At al Jazeera, Alan Fisher writes:

The leader of the nationalists, Alex Salmond, is by common consent the only ‘big beast’ in Scottish politics, by far and away the most impressive, informed, in touch politician. He has in the past put forth the idea of Scotland having a parliament, everyone rejected this but they were wrong. That the SNP would never run Scotland, but they did with a minority administration in the last parliament. And that his party could never secure a majority. And it has.

Now he says those who predict Scotland will never be independent must be worried. The problem he has is convincing the people of Scotland. The last opinion poll puts support for a breakaway at just one-in-three.
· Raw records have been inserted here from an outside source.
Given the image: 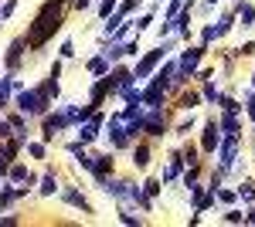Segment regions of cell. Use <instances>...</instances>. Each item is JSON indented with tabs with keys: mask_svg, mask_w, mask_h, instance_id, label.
Instances as JSON below:
<instances>
[{
	"mask_svg": "<svg viewBox=\"0 0 255 227\" xmlns=\"http://www.w3.org/2000/svg\"><path fill=\"white\" fill-rule=\"evenodd\" d=\"M61 20H65V3H61V0H48L38 10L34 24L27 27V41H24V44H27V48H41V44L61 27Z\"/></svg>",
	"mask_w": 255,
	"mask_h": 227,
	"instance_id": "6da1fadb",
	"label": "cell"
},
{
	"mask_svg": "<svg viewBox=\"0 0 255 227\" xmlns=\"http://www.w3.org/2000/svg\"><path fill=\"white\" fill-rule=\"evenodd\" d=\"M163 88H167V85H163V81H153V85H150V88H146V92H143V102H146V105H150V109H157L160 102H163Z\"/></svg>",
	"mask_w": 255,
	"mask_h": 227,
	"instance_id": "7a4b0ae2",
	"label": "cell"
},
{
	"mask_svg": "<svg viewBox=\"0 0 255 227\" xmlns=\"http://www.w3.org/2000/svg\"><path fill=\"white\" fill-rule=\"evenodd\" d=\"M201 55H204V48H191L187 55L180 58V75H187V72H194L197 61H201Z\"/></svg>",
	"mask_w": 255,
	"mask_h": 227,
	"instance_id": "3957f363",
	"label": "cell"
},
{
	"mask_svg": "<svg viewBox=\"0 0 255 227\" xmlns=\"http://www.w3.org/2000/svg\"><path fill=\"white\" fill-rule=\"evenodd\" d=\"M163 126H167V122H163V115H160V112H153V115L143 119V129H146L150 136H163Z\"/></svg>",
	"mask_w": 255,
	"mask_h": 227,
	"instance_id": "277c9868",
	"label": "cell"
},
{
	"mask_svg": "<svg viewBox=\"0 0 255 227\" xmlns=\"http://www.w3.org/2000/svg\"><path fill=\"white\" fill-rule=\"evenodd\" d=\"M163 51H167V48H157V51H150V55H146V58H143V61H139V65H136V75H139V78L146 75V72H150V68L157 65L160 58H163Z\"/></svg>",
	"mask_w": 255,
	"mask_h": 227,
	"instance_id": "5b68a950",
	"label": "cell"
},
{
	"mask_svg": "<svg viewBox=\"0 0 255 227\" xmlns=\"http://www.w3.org/2000/svg\"><path fill=\"white\" fill-rule=\"evenodd\" d=\"M201 146H204L208 152H215V150H218V126H215V122H208V126H204V136H201Z\"/></svg>",
	"mask_w": 255,
	"mask_h": 227,
	"instance_id": "8992f818",
	"label": "cell"
},
{
	"mask_svg": "<svg viewBox=\"0 0 255 227\" xmlns=\"http://www.w3.org/2000/svg\"><path fill=\"white\" fill-rule=\"evenodd\" d=\"M99 126H102V115H96V112H92V115H89V126H85V129H82V143H92V139H96V136H99Z\"/></svg>",
	"mask_w": 255,
	"mask_h": 227,
	"instance_id": "52a82bcc",
	"label": "cell"
},
{
	"mask_svg": "<svg viewBox=\"0 0 255 227\" xmlns=\"http://www.w3.org/2000/svg\"><path fill=\"white\" fill-rule=\"evenodd\" d=\"M232 163H235V136L221 143V166H232Z\"/></svg>",
	"mask_w": 255,
	"mask_h": 227,
	"instance_id": "ba28073f",
	"label": "cell"
},
{
	"mask_svg": "<svg viewBox=\"0 0 255 227\" xmlns=\"http://www.w3.org/2000/svg\"><path fill=\"white\" fill-rule=\"evenodd\" d=\"M61 126H65V115H48L44 119V139H55V133Z\"/></svg>",
	"mask_w": 255,
	"mask_h": 227,
	"instance_id": "9c48e42d",
	"label": "cell"
},
{
	"mask_svg": "<svg viewBox=\"0 0 255 227\" xmlns=\"http://www.w3.org/2000/svg\"><path fill=\"white\" fill-rule=\"evenodd\" d=\"M89 170L96 173V180H106V173H113V159L109 156H99V163H92Z\"/></svg>",
	"mask_w": 255,
	"mask_h": 227,
	"instance_id": "30bf717a",
	"label": "cell"
},
{
	"mask_svg": "<svg viewBox=\"0 0 255 227\" xmlns=\"http://www.w3.org/2000/svg\"><path fill=\"white\" fill-rule=\"evenodd\" d=\"M113 88H116V85H113V78H102L96 88H92V105H99V102H102V95L113 92Z\"/></svg>",
	"mask_w": 255,
	"mask_h": 227,
	"instance_id": "8fae6325",
	"label": "cell"
},
{
	"mask_svg": "<svg viewBox=\"0 0 255 227\" xmlns=\"http://www.w3.org/2000/svg\"><path fill=\"white\" fill-rule=\"evenodd\" d=\"M20 48H24V41H14L10 51H7V65H10V68H17V65H20Z\"/></svg>",
	"mask_w": 255,
	"mask_h": 227,
	"instance_id": "7c38bea8",
	"label": "cell"
},
{
	"mask_svg": "<svg viewBox=\"0 0 255 227\" xmlns=\"http://www.w3.org/2000/svg\"><path fill=\"white\" fill-rule=\"evenodd\" d=\"M10 180H17V183H31V173H27V166H10Z\"/></svg>",
	"mask_w": 255,
	"mask_h": 227,
	"instance_id": "4fadbf2b",
	"label": "cell"
},
{
	"mask_svg": "<svg viewBox=\"0 0 255 227\" xmlns=\"http://www.w3.org/2000/svg\"><path fill=\"white\" fill-rule=\"evenodd\" d=\"M221 129H225L228 136H235V139H238V122H235V115H232V112L225 115V122H221Z\"/></svg>",
	"mask_w": 255,
	"mask_h": 227,
	"instance_id": "5bb4252c",
	"label": "cell"
},
{
	"mask_svg": "<svg viewBox=\"0 0 255 227\" xmlns=\"http://www.w3.org/2000/svg\"><path fill=\"white\" fill-rule=\"evenodd\" d=\"M65 200H68V204H75V207H82V210H89V204H85V197H79L75 190H68V193H65Z\"/></svg>",
	"mask_w": 255,
	"mask_h": 227,
	"instance_id": "9a60e30c",
	"label": "cell"
},
{
	"mask_svg": "<svg viewBox=\"0 0 255 227\" xmlns=\"http://www.w3.org/2000/svg\"><path fill=\"white\" fill-rule=\"evenodd\" d=\"M238 17H242V24L249 27V24H252V20H255V10H252V7H249V3H245V7H238Z\"/></svg>",
	"mask_w": 255,
	"mask_h": 227,
	"instance_id": "2e32d148",
	"label": "cell"
},
{
	"mask_svg": "<svg viewBox=\"0 0 255 227\" xmlns=\"http://www.w3.org/2000/svg\"><path fill=\"white\" fill-rule=\"evenodd\" d=\"M133 163H136V166H146V163H150V150H146V146H139V150H136V159H133Z\"/></svg>",
	"mask_w": 255,
	"mask_h": 227,
	"instance_id": "e0dca14e",
	"label": "cell"
},
{
	"mask_svg": "<svg viewBox=\"0 0 255 227\" xmlns=\"http://www.w3.org/2000/svg\"><path fill=\"white\" fill-rule=\"evenodd\" d=\"M197 102H201V98H197V95L191 92V95H184V98H180V109H194Z\"/></svg>",
	"mask_w": 255,
	"mask_h": 227,
	"instance_id": "ac0fdd59",
	"label": "cell"
},
{
	"mask_svg": "<svg viewBox=\"0 0 255 227\" xmlns=\"http://www.w3.org/2000/svg\"><path fill=\"white\" fill-rule=\"evenodd\" d=\"M238 193H242V197H255V183H252V180H245V183L238 187Z\"/></svg>",
	"mask_w": 255,
	"mask_h": 227,
	"instance_id": "d6986e66",
	"label": "cell"
},
{
	"mask_svg": "<svg viewBox=\"0 0 255 227\" xmlns=\"http://www.w3.org/2000/svg\"><path fill=\"white\" fill-rule=\"evenodd\" d=\"M41 193H55V176H44V183H41Z\"/></svg>",
	"mask_w": 255,
	"mask_h": 227,
	"instance_id": "ffe728a7",
	"label": "cell"
},
{
	"mask_svg": "<svg viewBox=\"0 0 255 227\" xmlns=\"http://www.w3.org/2000/svg\"><path fill=\"white\" fill-rule=\"evenodd\" d=\"M89 68H92L96 75H102V72H106V61H102V58H96V61H89Z\"/></svg>",
	"mask_w": 255,
	"mask_h": 227,
	"instance_id": "44dd1931",
	"label": "cell"
},
{
	"mask_svg": "<svg viewBox=\"0 0 255 227\" xmlns=\"http://www.w3.org/2000/svg\"><path fill=\"white\" fill-rule=\"evenodd\" d=\"M113 7H116V0H102V7H99V14H102V17H109V10H113Z\"/></svg>",
	"mask_w": 255,
	"mask_h": 227,
	"instance_id": "7402d4cb",
	"label": "cell"
},
{
	"mask_svg": "<svg viewBox=\"0 0 255 227\" xmlns=\"http://www.w3.org/2000/svg\"><path fill=\"white\" fill-rule=\"evenodd\" d=\"M221 105H225V112H232V115L238 112V102H232V98H221Z\"/></svg>",
	"mask_w": 255,
	"mask_h": 227,
	"instance_id": "603a6c76",
	"label": "cell"
},
{
	"mask_svg": "<svg viewBox=\"0 0 255 227\" xmlns=\"http://www.w3.org/2000/svg\"><path fill=\"white\" fill-rule=\"evenodd\" d=\"M187 20H191V14H180V17H177V24H174V27H177V31H187Z\"/></svg>",
	"mask_w": 255,
	"mask_h": 227,
	"instance_id": "cb8c5ba5",
	"label": "cell"
},
{
	"mask_svg": "<svg viewBox=\"0 0 255 227\" xmlns=\"http://www.w3.org/2000/svg\"><path fill=\"white\" fill-rule=\"evenodd\" d=\"M61 55L72 58V55H75V44H72V41H65V44H61Z\"/></svg>",
	"mask_w": 255,
	"mask_h": 227,
	"instance_id": "d4e9b609",
	"label": "cell"
},
{
	"mask_svg": "<svg viewBox=\"0 0 255 227\" xmlns=\"http://www.w3.org/2000/svg\"><path fill=\"white\" fill-rule=\"evenodd\" d=\"M146 193H150V197H153V193H160V183H157V180H150V183H146Z\"/></svg>",
	"mask_w": 255,
	"mask_h": 227,
	"instance_id": "484cf974",
	"label": "cell"
},
{
	"mask_svg": "<svg viewBox=\"0 0 255 227\" xmlns=\"http://www.w3.org/2000/svg\"><path fill=\"white\" fill-rule=\"evenodd\" d=\"M31 156H34V159H41V156H44V146H38V143H34V146H31Z\"/></svg>",
	"mask_w": 255,
	"mask_h": 227,
	"instance_id": "4316f807",
	"label": "cell"
},
{
	"mask_svg": "<svg viewBox=\"0 0 255 227\" xmlns=\"http://www.w3.org/2000/svg\"><path fill=\"white\" fill-rule=\"evenodd\" d=\"M0 173H7V152H0Z\"/></svg>",
	"mask_w": 255,
	"mask_h": 227,
	"instance_id": "83f0119b",
	"label": "cell"
},
{
	"mask_svg": "<svg viewBox=\"0 0 255 227\" xmlns=\"http://www.w3.org/2000/svg\"><path fill=\"white\" fill-rule=\"evenodd\" d=\"M249 115H255V95L249 98Z\"/></svg>",
	"mask_w": 255,
	"mask_h": 227,
	"instance_id": "f1b7e54d",
	"label": "cell"
},
{
	"mask_svg": "<svg viewBox=\"0 0 255 227\" xmlns=\"http://www.w3.org/2000/svg\"><path fill=\"white\" fill-rule=\"evenodd\" d=\"M208 3H218V0H208Z\"/></svg>",
	"mask_w": 255,
	"mask_h": 227,
	"instance_id": "f546056e",
	"label": "cell"
}]
</instances>
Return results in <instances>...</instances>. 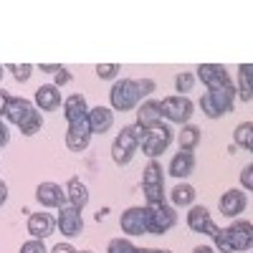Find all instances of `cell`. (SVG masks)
<instances>
[{"instance_id": "1", "label": "cell", "mask_w": 253, "mask_h": 253, "mask_svg": "<svg viewBox=\"0 0 253 253\" xmlns=\"http://www.w3.org/2000/svg\"><path fill=\"white\" fill-rule=\"evenodd\" d=\"M213 243L220 253H248L253 248V223L233 220L228 228H220L213 236Z\"/></svg>"}, {"instance_id": "2", "label": "cell", "mask_w": 253, "mask_h": 253, "mask_svg": "<svg viewBox=\"0 0 253 253\" xmlns=\"http://www.w3.org/2000/svg\"><path fill=\"white\" fill-rule=\"evenodd\" d=\"M3 117L10 124H15L20 129V134H26V137H33L36 132H41V126H43V117L36 109V104L23 99V96H10Z\"/></svg>"}, {"instance_id": "3", "label": "cell", "mask_w": 253, "mask_h": 253, "mask_svg": "<svg viewBox=\"0 0 253 253\" xmlns=\"http://www.w3.org/2000/svg\"><path fill=\"white\" fill-rule=\"evenodd\" d=\"M172 126L170 124H155L152 129H142L139 137V147H142V155H147L150 160H157L167 147L172 144Z\"/></svg>"}, {"instance_id": "4", "label": "cell", "mask_w": 253, "mask_h": 253, "mask_svg": "<svg viewBox=\"0 0 253 253\" xmlns=\"http://www.w3.org/2000/svg\"><path fill=\"white\" fill-rule=\"evenodd\" d=\"M233 99H236V86H230V89H208L200 99V109L205 112L208 119H218L223 114L233 112Z\"/></svg>"}, {"instance_id": "5", "label": "cell", "mask_w": 253, "mask_h": 253, "mask_svg": "<svg viewBox=\"0 0 253 253\" xmlns=\"http://www.w3.org/2000/svg\"><path fill=\"white\" fill-rule=\"evenodd\" d=\"M112 101V112H132L139 107V89H137V79H119L114 81V86L109 91Z\"/></svg>"}, {"instance_id": "6", "label": "cell", "mask_w": 253, "mask_h": 253, "mask_svg": "<svg viewBox=\"0 0 253 253\" xmlns=\"http://www.w3.org/2000/svg\"><path fill=\"white\" fill-rule=\"evenodd\" d=\"M139 137H142V129H139L137 124L124 126V129L117 134L114 144H112V160L117 165H129L132 157L139 150Z\"/></svg>"}, {"instance_id": "7", "label": "cell", "mask_w": 253, "mask_h": 253, "mask_svg": "<svg viewBox=\"0 0 253 253\" xmlns=\"http://www.w3.org/2000/svg\"><path fill=\"white\" fill-rule=\"evenodd\" d=\"M147 208V233L150 236H165L177 223V210L172 205H144Z\"/></svg>"}, {"instance_id": "8", "label": "cell", "mask_w": 253, "mask_h": 253, "mask_svg": "<svg viewBox=\"0 0 253 253\" xmlns=\"http://www.w3.org/2000/svg\"><path fill=\"white\" fill-rule=\"evenodd\" d=\"M160 114L172 124H190V117L195 114V104L185 94H175L160 101Z\"/></svg>"}, {"instance_id": "9", "label": "cell", "mask_w": 253, "mask_h": 253, "mask_svg": "<svg viewBox=\"0 0 253 253\" xmlns=\"http://www.w3.org/2000/svg\"><path fill=\"white\" fill-rule=\"evenodd\" d=\"M198 79L205 84L208 89H230L233 81H230L225 66L220 63H200L198 66Z\"/></svg>"}, {"instance_id": "10", "label": "cell", "mask_w": 253, "mask_h": 253, "mask_svg": "<svg viewBox=\"0 0 253 253\" xmlns=\"http://www.w3.org/2000/svg\"><path fill=\"white\" fill-rule=\"evenodd\" d=\"M119 228L126 236H144L147 233V208H139V205L126 208L119 218Z\"/></svg>"}, {"instance_id": "11", "label": "cell", "mask_w": 253, "mask_h": 253, "mask_svg": "<svg viewBox=\"0 0 253 253\" xmlns=\"http://www.w3.org/2000/svg\"><path fill=\"white\" fill-rule=\"evenodd\" d=\"M187 228L193 230V233H205L213 238L218 233V225L213 223V218H210L208 208L205 205H190V213H187Z\"/></svg>"}, {"instance_id": "12", "label": "cell", "mask_w": 253, "mask_h": 253, "mask_svg": "<svg viewBox=\"0 0 253 253\" xmlns=\"http://www.w3.org/2000/svg\"><path fill=\"white\" fill-rule=\"evenodd\" d=\"M58 228H61V233L66 236V238H74V236H81V230H84V218H81V210L74 208V205H63L58 208Z\"/></svg>"}, {"instance_id": "13", "label": "cell", "mask_w": 253, "mask_h": 253, "mask_svg": "<svg viewBox=\"0 0 253 253\" xmlns=\"http://www.w3.org/2000/svg\"><path fill=\"white\" fill-rule=\"evenodd\" d=\"M89 142H91V129H89V122L86 119L69 124V129H66V147H69L71 152L89 150Z\"/></svg>"}, {"instance_id": "14", "label": "cell", "mask_w": 253, "mask_h": 253, "mask_svg": "<svg viewBox=\"0 0 253 253\" xmlns=\"http://www.w3.org/2000/svg\"><path fill=\"white\" fill-rule=\"evenodd\" d=\"M36 200L43 208H63V205H69L66 190H61V185H56V182H41L36 187Z\"/></svg>"}, {"instance_id": "15", "label": "cell", "mask_w": 253, "mask_h": 253, "mask_svg": "<svg viewBox=\"0 0 253 253\" xmlns=\"http://www.w3.org/2000/svg\"><path fill=\"white\" fill-rule=\"evenodd\" d=\"M246 205H248L246 193H243V190H236V187H233V190H225L223 198H220V203H218L220 213L228 215V218H238L243 210H246Z\"/></svg>"}, {"instance_id": "16", "label": "cell", "mask_w": 253, "mask_h": 253, "mask_svg": "<svg viewBox=\"0 0 253 253\" xmlns=\"http://www.w3.org/2000/svg\"><path fill=\"white\" fill-rule=\"evenodd\" d=\"M86 122H89L91 134H104V132H109L112 126H114V112L109 107H101V104H99V107L89 109Z\"/></svg>"}, {"instance_id": "17", "label": "cell", "mask_w": 253, "mask_h": 253, "mask_svg": "<svg viewBox=\"0 0 253 253\" xmlns=\"http://www.w3.org/2000/svg\"><path fill=\"white\" fill-rule=\"evenodd\" d=\"M86 114H89V104H86V96L84 94H71L63 99V117H66L69 124L86 119Z\"/></svg>"}, {"instance_id": "18", "label": "cell", "mask_w": 253, "mask_h": 253, "mask_svg": "<svg viewBox=\"0 0 253 253\" xmlns=\"http://www.w3.org/2000/svg\"><path fill=\"white\" fill-rule=\"evenodd\" d=\"M56 228V220L48 213H31L28 215V233L38 241H46Z\"/></svg>"}, {"instance_id": "19", "label": "cell", "mask_w": 253, "mask_h": 253, "mask_svg": "<svg viewBox=\"0 0 253 253\" xmlns=\"http://www.w3.org/2000/svg\"><path fill=\"white\" fill-rule=\"evenodd\" d=\"M160 122H162V114H160V101L157 99H147L142 107H137V126L139 129H152Z\"/></svg>"}, {"instance_id": "20", "label": "cell", "mask_w": 253, "mask_h": 253, "mask_svg": "<svg viewBox=\"0 0 253 253\" xmlns=\"http://www.w3.org/2000/svg\"><path fill=\"white\" fill-rule=\"evenodd\" d=\"M36 107L41 112H56L61 107V89L53 84H43L36 91Z\"/></svg>"}, {"instance_id": "21", "label": "cell", "mask_w": 253, "mask_h": 253, "mask_svg": "<svg viewBox=\"0 0 253 253\" xmlns=\"http://www.w3.org/2000/svg\"><path fill=\"white\" fill-rule=\"evenodd\" d=\"M167 172H170L172 177L177 180H185L195 172V155L193 152H177L172 160H170V167H167Z\"/></svg>"}, {"instance_id": "22", "label": "cell", "mask_w": 253, "mask_h": 253, "mask_svg": "<svg viewBox=\"0 0 253 253\" xmlns=\"http://www.w3.org/2000/svg\"><path fill=\"white\" fill-rule=\"evenodd\" d=\"M63 190H66L69 205H74V208H79V210L86 208V203H89V190H86V185H84L79 177H71Z\"/></svg>"}, {"instance_id": "23", "label": "cell", "mask_w": 253, "mask_h": 253, "mask_svg": "<svg viewBox=\"0 0 253 253\" xmlns=\"http://www.w3.org/2000/svg\"><path fill=\"white\" fill-rule=\"evenodd\" d=\"M198 193H195V187L193 185H187V182H177L172 187V193H170V200H172V208H190L195 203Z\"/></svg>"}, {"instance_id": "24", "label": "cell", "mask_w": 253, "mask_h": 253, "mask_svg": "<svg viewBox=\"0 0 253 253\" xmlns=\"http://www.w3.org/2000/svg\"><path fill=\"white\" fill-rule=\"evenodd\" d=\"M177 142H180V150L182 152H193L195 147L200 144V126L195 124H182V129L177 134Z\"/></svg>"}, {"instance_id": "25", "label": "cell", "mask_w": 253, "mask_h": 253, "mask_svg": "<svg viewBox=\"0 0 253 253\" xmlns=\"http://www.w3.org/2000/svg\"><path fill=\"white\" fill-rule=\"evenodd\" d=\"M241 74H238V94H241V99L246 101V104H251V99H253V91H251V76H253V63H241V69H238Z\"/></svg>"}, {"instance_id": "26", "label": "cell", "mask_w": 253, "mask_h": 253, "mask_svg": "<svg viewBox=\"0 0 253 253\" xmlns=\"http://www.w3.org/2000/svg\"><path fill=\"white\" fill-rule=\"evenodd\" d=\"M147 185H165V175H162V165L157 160H150V165L144 167V175H142V187Z\"/></svg>"}, {"instance_id": "27", "label": "cell", "mask_w": 253, "mask_h": 253, "mask_svg": "<svg viewBox=\"0 0 253 253\" xmlns=\"http://www.w3.org/2000/svg\"><path fill=\"white\" fill-rule=\"evenodd\" d=\"M251 137H253V122H243V124L236 126V132H233V142H236V147H243L246 152H251V147H253Z\"/></svg>"}, {"instance_id": "28", "label": "cell", "mask_w": 253, "mask_h": 253, "mask_svg": "<svg viewBox=\"0 0 253 253\" xmlns=\"http://www.w3.org/2000/svg\"><path fill=\"white\" fill-rule=\"evenodd\" d=\"M144 200H147V205H162V203H167L165 185H147L144 187Z\"/></svg>"}, {"instance_id": "29", "label": "cell", "mask_w": 253, "mask_h": 253, "mask_svg": "<svg viewBox=\"0 0 253 253\" xmlns=\"http://www.w3.org/2000/svg\"><path fill=\"white\" fill-rule=\"evenodd\" d=\"M132 251H134V243L129 238H112L107 246V253H132Z\"/></svg>"}, {"instance_id": "30", "label": "cell", "mask_w": 253, "mask_h": 253, "mask_svg": "<svg viewBox=\"0 0 253 253\" xmlns=\"http://www.w3.org/2000/svg\"><path fill=\"white\" fill-rule=\"evenodd\" d=\"M8 71H13V76H15V81H20V84H26L28 79H31V74H33V66L31 63H10L8 66Z\"/></svg>"}, {"instance_id": "31", "label": "cell", "mask_w": 253, "mask_h": 253, "mask_svg": "<svg viewBox=\"0 0 253 253\" xmlns=\"http://www.w3.org/2000/svg\"><path fill=\"white\" fill-rule=\"evenodd\" d=\"M117 74H119V63H99L96 66V76L104 79V81L117 79Z\"/></svg>"}, {"instance_id": "32", "label": "cell", "mask_w": 253, "mask_h": 253, "mask_svg": "<svg viewBox=\"0 0 253 253\" xmlns=\"http://www.w3.org/2000/svg\"><path fill=\"white\" fill-rule=\"evenodd\" d=\"M193 84H195V76L187 74V71H182V74L175 76V89L177 91H190V89H193Z\"/></svg>"}, {"instance_id": "33", "label": "cell", "mask_w": 253, "mask_h": 253, "mask_svg": "<svg viewBox=\"0 0 253 253\" xmlns=\"http://www.w3.org/2000/svg\"><path fill=\"white\" fill-rule=\"evenodd\" d=\"M20 253H48V251H46L43 241H38V238H31V241H26L23 246H20Z\"/></svg>"}, {"instance_id": "34", "label": "cell", "mask_w": 253, "mask_h": 253, "mask_svg": "<svg viewBox=\"0 0 253 253\" xmlns=\"http://www.w3.org/2000/svg\"><path fill=\"white\" fill-rule=\"evenodd\" d=\"M137 89H139V96H150L157 89V84L152 79H137Z\"/></svg>"}, {"instance_id": "35", "label": "cell", "mask_w": 253, "mask_h": 253, "mask_svg": "<svg viewBox=\"0 0 253 253\" xmlns=\"http://www.w3.org/2000/svg\"><path fill=\"white\" fill-rule=\"evenodd\" d=\"M241 182L246 190H253V165H246L243 172H241Z\"/></svg>"}, {"instance_id": "36", "label": "cell", "mask_w": 253, "mask_h": 253, "mask_svg": "<svg viewBox=\"0 0 253 253\" xmlns=\"http://www.w3.org/2000/svg\"><path fill=\"white\" fill-rule=\"evenodd\" d=\"M10 142V132H8V124L3 122V117H0V150Z\"/></svg>"}, {"instance_id": "37", "label": "cell", "mask_w": 253, "mask_h": 253, "mask_svg": "<svg viewBox=\"0 0 253 253\" xmlns=\"http://www.w3.org/2000/svg\"><path fill=\"white\" fill-rule=\"evenodd\" d=\"M69 81H71V74H69L66 69H61V71L56 74V84H53V86H58V89H61V86H66Z\"/></svg>"}, {"instance_id": "38", "label": "cell", "mask_w": 253, "mask_h": 253, "mask_svg": "<svg viewBox=\"0 0 253 253\" xmlns=\"http://www.w3.org/2000/svg\"><path fill=\"white\" fill-rule=\"evenodd\" d=\"M8 101H10V94L5 89H0V117L5 114V107H8Z\"/></svg>"}, {"instance_id": "39", "label": "cell", "mask_w": 253, "mask_h": 253, "mask_svg": "<svg viewBox=\"0 0 253 253\" xmlns=\"http://www.w3.org/2000/svg\"><path fill=\"white\" fill-rule=\"evenodd\" d=\"M51 253H76V248L71 243H58V246H53Z\"/></svg>"}, {"instance_id": "40", "label": "cell", "mask_w": 253, "mask_h": 253, "mask_svg": "<svg viewBox=\"0 0 253 253\" xmlns=\"http://www.w3.org/2000/svg\"><path fill=\"white\" fill-rule=\"evenodd\" d=\"M63 66L61 63H41V71H46V74H58Z\"/></svg>"}, {"instance_id": "41", "label": "cell", "mask_w": 253, "mask_h": 253, "mask_svg": "<svg viewBox=\"0 0 253 253\" xmlns=\"http://www.w3.org/2000/svg\"><path fill=\"white\" fill-rule=\"evenodd\" d=\"M5 200H8V185L0 180V205H5Z\"/></svg>"}, {"instance_id": "42", "label": "cell", "mask_w": 253, "mask_h": 253, "mask_svg": "<svg viewBox=\"0 0 253 253\" xmlns=\"http://www.w3.org/2000/svg\"><path fill=\"white\" fill-rule=\"evenodd\" d=\"M193 253H215V248H210V246H198Z\"/></svg>"}, {"instance_id": "43", "label": "cell", "mask_w": 253, "mask_h": 253, "mask_svg": "<svg viewBox=\"0 0 253 253\" xmlns=\"http://www.w3.org/2000/svg\"><path fill=\"white\" fill-rule=\"evenodd\" d=\"M132 253H157V248H137V246H134Z\"/></svg>"}, {"instance_id": "44", "label": "cell", "mask_w": 253, "mask_h": 253, "mask_svg": "<svg viewBox=\"0 0 253 253\" xmlns=\"http://www.w3.org/2000/svg\"><path fill=\"white\" fill-rule=\"evenodd\" d=\"M157 253H172V251H165V248H157Z\"/></svg>"}, {"instance_id": "45", "label": "cell", "mask_w": 253, "mask_h": 253, "mask_svg": "<svg viewBox=\"0 0 253 253\" xmlns=\"http://www.w3.org/2000/svg\"><path fill=\"white\" fill-rule=\"evenodd\" d=\"M0 79H3V66H0Z\"/></svg>"}]
</instances>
Any referendum will come towards the end of the parliament’s five year term (it’s been extended for a year to avoid a clash with possible UK-wide votes).

One date being suggested is 2014. That would be the 700th anniversary of the country’s most famous victory over English forces at Bannockburn during the first war of independence. And so on a date so infused with historical significance, so resonant of the past, the Scots may get the chance to decide their future.

The austerity policies pursued by the Cameron Government in London will be constrained by the development and may have the potential to cause friction that will favour Scottish independence from England. Otherwise, I suspect the economics of independence will be determining in the minds of the voters. Independence, should it occur, will take place under the EU umbrella and that benevolence will depend on what happens with respect to Greece in particular.

While not a done deal, Scotland’s political independence from England has an interesting implication for those of us in the Southern Ocean with our symbolic attachment to empire and England. Should Scotland seize the moment, it would mean our flag would continue to depict the Jack for which the Union has moved on, making the adoption of a new flag a talking point.

ELSEWHERE:

Will there be a rerun of the Republic Referendum and the political misjudgments that accompanied it. I doubt it. However, I was not aware it was part of Labor policy to hold another referendum. George Williams follows these matters more closely. Still Charles I, say what you like, did precipitate the Republic. Perhaps the third nominal reincarnation can achieve the same political accomplishment.

Comments»

1. Lee - May 19, 2011

I consider myself English rather than British.

If we had a referendum on Scottish independence I think there’s a reasonable possibility that England would vote ‘yes’ and Scotland ‘no’.

Can you force a reluctant constituent part of an existing country to become independent?

wmmbb - May 26, 2011

Interesting comment, Lee, that you consider yourself primarily English. So in that case, why should not England be a separate nation?

(Apologies for the slowness in responding.)

Lee - May 26, 2011

Yes, England should have its own independence – we’re not being offered the choice though, are we?

2. wmmbb - May 27, 2011

I suppose that must be a option for England to be established as a separate nation, but that would be to reverse the historical process of English dominance of its neighbours. I suppose this development began with an independent Ireland. But can England live with itself? I don’t think it likely but an English referendum on the question of independence would be interesting.